## Exercise aim:
A line-by-line copy of the material below is required.

## Data provided:
-*-

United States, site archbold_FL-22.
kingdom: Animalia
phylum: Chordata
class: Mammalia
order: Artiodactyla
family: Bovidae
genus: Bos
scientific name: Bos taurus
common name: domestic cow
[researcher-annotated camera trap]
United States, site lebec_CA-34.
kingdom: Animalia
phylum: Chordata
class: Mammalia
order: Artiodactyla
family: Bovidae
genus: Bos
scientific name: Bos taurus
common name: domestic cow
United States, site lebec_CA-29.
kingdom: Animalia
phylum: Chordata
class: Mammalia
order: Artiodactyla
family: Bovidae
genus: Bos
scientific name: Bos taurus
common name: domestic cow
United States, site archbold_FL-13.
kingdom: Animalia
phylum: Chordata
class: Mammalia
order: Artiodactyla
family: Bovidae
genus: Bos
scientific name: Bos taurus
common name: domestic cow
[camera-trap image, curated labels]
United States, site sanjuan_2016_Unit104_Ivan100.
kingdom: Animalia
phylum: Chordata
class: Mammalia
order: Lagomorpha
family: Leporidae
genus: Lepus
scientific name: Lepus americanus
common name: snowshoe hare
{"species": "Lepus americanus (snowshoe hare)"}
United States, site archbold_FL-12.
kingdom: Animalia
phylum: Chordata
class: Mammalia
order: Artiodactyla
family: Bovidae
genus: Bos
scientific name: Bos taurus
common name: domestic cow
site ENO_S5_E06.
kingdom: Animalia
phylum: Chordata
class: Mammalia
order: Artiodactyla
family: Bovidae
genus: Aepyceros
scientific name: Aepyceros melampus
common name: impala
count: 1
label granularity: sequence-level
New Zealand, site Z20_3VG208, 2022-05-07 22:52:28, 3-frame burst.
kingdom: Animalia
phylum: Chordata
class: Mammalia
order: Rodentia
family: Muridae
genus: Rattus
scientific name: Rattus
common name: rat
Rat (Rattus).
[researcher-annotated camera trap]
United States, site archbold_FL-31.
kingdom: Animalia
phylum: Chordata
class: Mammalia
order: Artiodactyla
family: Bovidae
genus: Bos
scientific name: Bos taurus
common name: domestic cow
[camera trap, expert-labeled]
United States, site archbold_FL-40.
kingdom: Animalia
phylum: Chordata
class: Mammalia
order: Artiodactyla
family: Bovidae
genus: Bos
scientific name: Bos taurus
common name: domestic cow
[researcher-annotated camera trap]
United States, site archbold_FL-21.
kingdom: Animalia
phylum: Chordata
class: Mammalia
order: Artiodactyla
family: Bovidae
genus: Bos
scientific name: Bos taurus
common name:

-*-

## Output for this exercise:
United States, site archbold_FL-22.
kingdom: Animalia
phylum: Chordata
class: Mammalia
order: Artiodactyla
family: Bovidae
genus: Bos
scientific name: Bos taurus
common name: domestic cow
[researcher-annotated camera trap]
United States, site lebec_CA-34.
kingdom: Animalia
phylum: Chordata
class: Mammalia
order: Artiodactyla
family: Bovidae
genus: Bos
scientific name: Bos taurus
common name: domestic cow
United States, site lebec_CA-29.
kingdom: Animalia
phylum: Chordata
class: Mammalia
order: Artiodactyla
family: Bovidae
genus: Bos
scientific name: Bos taurus
common name: domestic cow
United States, site archbold_FL-13.
kingdom: Animalia
phylum: Chordata
class: Mammalia
order: Artiodactyla
family: Bovidae
genus: Bos
scientific name: Bos taurus
common name: domestic cow
[camera-trap image, curated labels]
United States, site sanjuan_2016_Unit104_Ivan100.
kingdom: Animalia
phylum: Chordata
class: Mammalia
order: Lagomorpha
family: Leporidae
genus: Lepus
scientific name: Lepus americanus
common name: snowshoe hare
{"species": "Lepus americanus (snowshoe hare)"}
United States, site archbold_FL-12.
kingdom: Animalia
phylum: Chordata
class: Mammalia
order: Artiodactyla
family: Bovidae
genus: Bos
scientific name: Bos taurus
common name: domestic cow
site ENO_S5_E06.
kingdom: Animalia
phylum: Chordata
class: Mammalia
order: Artiodactyla
family: Bovidae
genus: Aepyceros
scientific name: Aepyceros melampus
common name: impala
count: 1
label granularity: sequence-level
New Zealand, site Z20_3VG208, 2022-05-07 22:52:28, 3-frame burst.
kingdom: Animalia
phylum: Chordata
class: Mammalia
order: Rodentia
family: Muridae
genus: Rattus
scientific name: Rattus
common name: rat
Rat (Rattus).
[researcher-annotated camera trap]
United States, site archbold_FL-31.
kingdom: Animalia
phylum: Chordata
class: Mammalia
order: Artiodactyla
family: Bovidae
genus: Bos
scientific name: Bos taurus
common name: domestic cow
[camera trap, expert-labeled]
United States, site archbold_FL-40.
kingdom: Animalia
phylum: Chordata
class: Mammalia
order: Artiodactyla
family: Bovidae
genus: Bos
scientific name: Bos taurus
common name: domestic cow
[researcher-annotated camera trap]
United States, site archbold_FL-21.
kingdom: Animalia
phylum: Chordata
class: Mammalia
order: Artiodactyla
family: Bovidae
genus: Bos
scientific name: Bos taurus
common name:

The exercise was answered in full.